Initially, he fought it. He was working, and that helped. It sounds funny, he says, but police work actually shut out the memories of that morning – the screaming, the blood, the two little girls. When you’re the one in control, even as the world is so out of control, you see how that works.

But Finley’s boss didn’t see it that way. He “highly encouraged” Finley to see the psychologist. And Finley, defeated by rank, went; less than highly encouraged.

He wasn’t alone. Everyone who had anything to do with the call on Starsia Street – the officers, the dispatchers, the detectives, the crime scene technicians – gets sent home.

Their bosses didn’t send them home because they’re damaged or crazy, but because all of them – like all police officers – are human.

But first they went to lunch – together. They had to talk to others who would understand. And only people who were there could truly understand.

Only after that did they go home, to their lives.

At the Finley house, police work is never a topic of dinner table conversation. At work, he’s a cop. At home, he’s raising three boys with his wife. After 20 years, he likes it that way. Work is work. Home is home.

The crisis team called them both a week later, just to see if the sergeant and the policeman needed anything. They were doing just fine, thank you very much.
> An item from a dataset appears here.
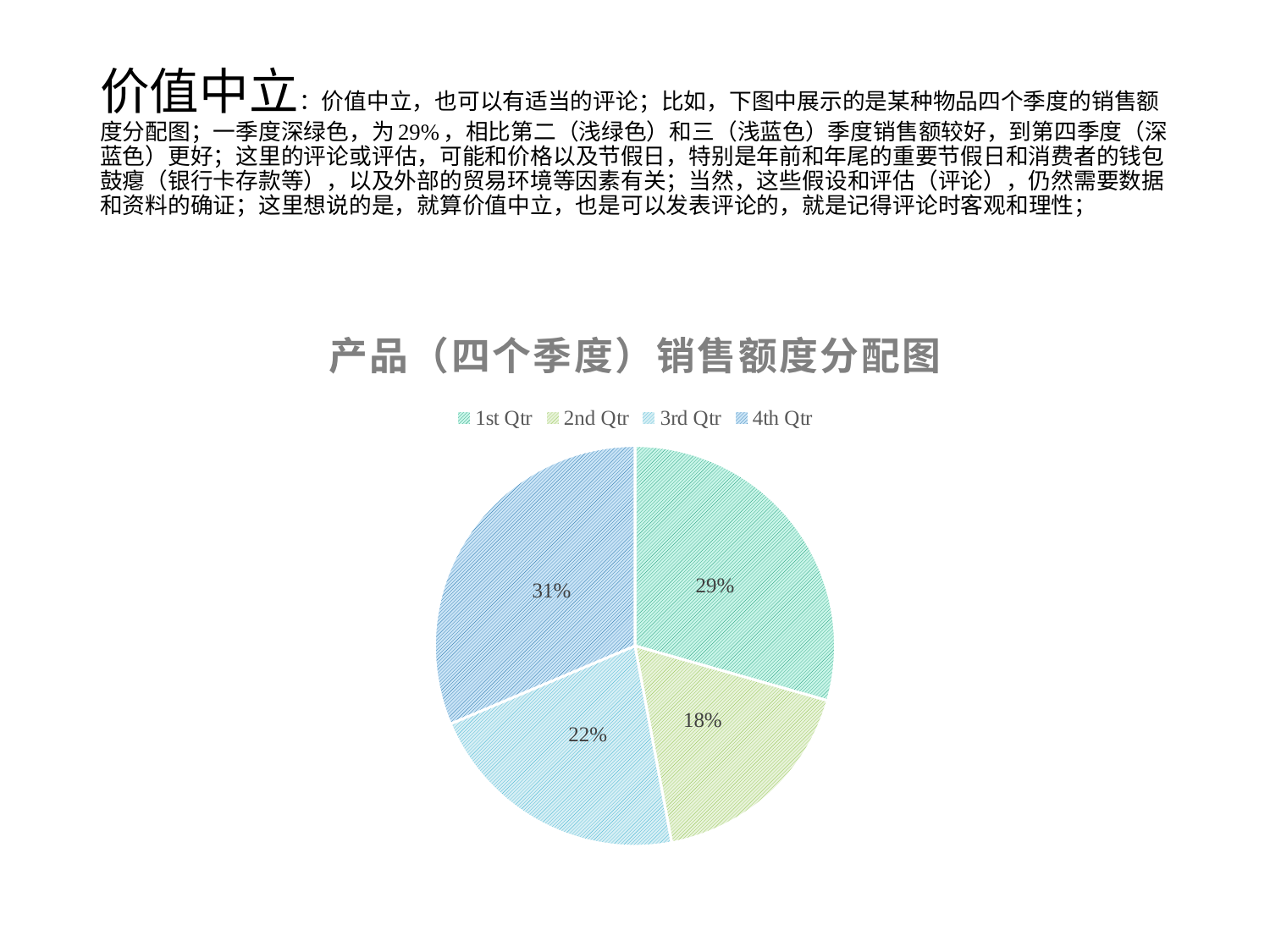
What is the difference in percentage points between the 4th Qtr and 2nd Qtr slices? 13 Which slice is larger, 1st Qtr or 3rd Qtr? 1st Qtr What is the title of the chart? 产品（四个季度）销售额度分配图 How many slices does the pie chart have? 4 What share of the pie does 2nd Qtr have? 18% Which quarter has the largest slice of the pie? 4th Qtr What share of the pie does 4th Qtr have? 31% What kind of chart is shown on the slide? Pie chart Which quarter has the smallest slice of the pie? 2nd Qtr What share of the pie does 3rd Qtr have? 22% How many entries does the legend list? 4 What share of the pie does 1st Qtr have? 29%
But thanks for calling, they said, thanks for caring.

Just call if you need anything, the crisis people tell them. They’ll be there.

•••

Knauerhaze’s fiance gets mad sometimes because he won’t talk about the things he’s seen at work.

Sometimes he won’t talk about them for days. Sometimes never. He knows her heart is in the right place, but some things you don’t want to relive.

And some things you do. Like miracles. A few days after the stabbings on Starsia Street, doctors said the most badly wounded of the two little girls would probably live.

So Knauerhaze lies in his hammock, sips some lemonade and plays a movie in his head – the one with his nieces doing gymnastics.